Grande parte da minha vida foi em Monza, especialmente a infância. As coisas que a Francesca faz, como descer as colinas com a bicicleta, da forma mais rápida possível, para vencer os seus medos, eu também fiz.
E não contava à sua mãe?
Não, claro [risos]. Mas o percurso que ela [protagonista] faz é o mesmo que o meu. Tenho bem presente o que é ser criança naquele sítio, mas há outra razão: queria que a história se passasse numa cidade pequena, onde toda a gente se conhece e quando há um rumor, toda a gente sabe. Queria aprofundar a relação entre duas adolescentes, uma tímida e outra que diz a toda a gente que não tem medo. Queria explorar a importância da voz, o que é preciso fazer para a tua voz ser ouvida. E sou um bocado sádica com as personagens, pensei qual seria o período mais difícil para isso acontecer.
Durante os anos de fascismo em Itália.
Por causa do machismo, racismo, a sociedade patriarcal, tudo no seu expoente máximo, era impossível elas serem ouvidas. Para mim também era melhor olhar para o passado, dar aquele passo para trás e pensar porque é que algumas coisas ainda existem da mesma forma.
Ao ler o livro tive essa sensação: estamos a voltar a este sítio. A voz delas é para ser ouvida no presente?
A luta delas é também a tua. As pessoas e as comunidades oprimidas têm necessidade de ser ouvidas e creio que está a tornar-se mais difícil. É enfurecedor. E é um paradoxo, nos dias de hoje já devíamos ter vencido o preconceito, a sociedade patriarcal, a tradição opressiva. Mas não, parece que é algo circular e que está a voltar, a ficar maior e mais assustador. Há uma ansiedade à minha volta, a sensação de que as coisas se estão a tornar piores.
A Malnascida comporta-se como um homem para ser melhor do que eles?

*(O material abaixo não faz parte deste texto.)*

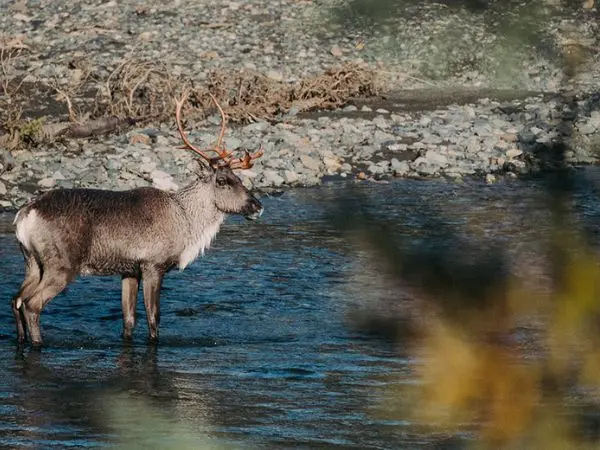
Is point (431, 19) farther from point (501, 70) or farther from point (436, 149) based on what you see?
point (436, 149)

Não pensei nela como se estivesse a agir como um homem, mas como uma criatura diferente. Cresceu, desde criança, com esta ideia de que era uma bruxa, acarinhada pelo diabo. Era o que as pessoas lhe diziam. Convenceu-se disso. Se me dizes que sou assim, vou mostrar-te que sou assim: é um misto de poder e mecanismo de enfrentamento.
A história acontece num período de mudança. Acha que atravessamos um momento semelhante?
Penso que quando uma história te encontra, tens de a escrever dessa forma. Não é para forçar uma mensagem, caso contrário deixa de ser uma história.
“Eu antes não tinha medo do futuro, agora tenho.” Tem medo do futuro?
Sim, sinto o mesmo. Quando era mais nova, era como se “eles” – “eles” no geral, o mundo – tivessem a promessa de que estava tudo disponível. Podias ter tudo, só tinhas de acreditar. Agora essa promessa está quebrada, não significa nada, é pó. Não consigo acreditar no futuro como acreditava até há poucos anos. É algo triste.
E parece que não há escapatória. Havia uma ideia de futuro, associada ao trabalho, ao lazer, à vida, que não se cumpriu.
É mais fácil pensar no fim do mundo do que no fim do capitalismo.
Essa famosa frase do Mark Fisher.
Ninguém se preocupa em mudar. As pessoas que têm a real possibilidade de mudar, não querem saber. Como não ganham nada com isso, não querem saber. É enfurecedor. ●
Queria aprofundar uma relação entre duas adolescentes, uma tímida e outra que diz a toda a gente que não tem medo. O que é preciso fazer para a tua voz ser ouvida?